▸ What is required
Continue the essay below on "Mandeville" and Mr. Godwin, starting right after its last sentence.

▸ Document segment
REMARKS ON "MANDEVILLE" AND MR. GODWIN.[1]
The author of "Mandeville" is one of the most
illustrious examples of intellectual power of the
present age. He has exhibited that variety and
universality of talent which distinguishes him who is
destined to inherit lasting renown, from the possessors
of temporary celebrity. If his claims were to be
measured solely by the accuracy of his researches into
ethical and political science, still it would be difficult
to name a contemporary competitor. Let us make a
deduction of all those parts of his moral system which
are liable to any possible controversy, and consider
simply those which only to allege is to establish, and
which belong to that most important class of truths
which he that announces to mankind seems less to
teach than to recall.

▸ Dataset extract
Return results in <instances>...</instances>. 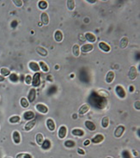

▸ In response
"Political Justice" is the first moral system explicitly founded upon the doctrine of the negativeness of rights and the positiveness of duties,—an obscure feeling of which has been the basis of all the political liberty and private virtue in the world. But he is also the author of "Caleb Williams"; and if we had no record of a mind, but simply some fragment containing the conception of the character of Falkland, doubtless we should say, "This is an extraordinary mind, and undoubtedly was capable of the very sublimest enterprises of thought."
St. Leon and Fleetwood are moulded with somewhat inferior distinctness, in the same character of a union of delicacy and power. The Essay on Sepulchres has all the solemnity and depth of passion which belong to a mind that sympathises, as one man with his friend in the interest of future ages, in the concerns of the vanished generations of mankind.
It may be said with truth, that Godwin has been
- ↑ From The Shelley Papers, 1833.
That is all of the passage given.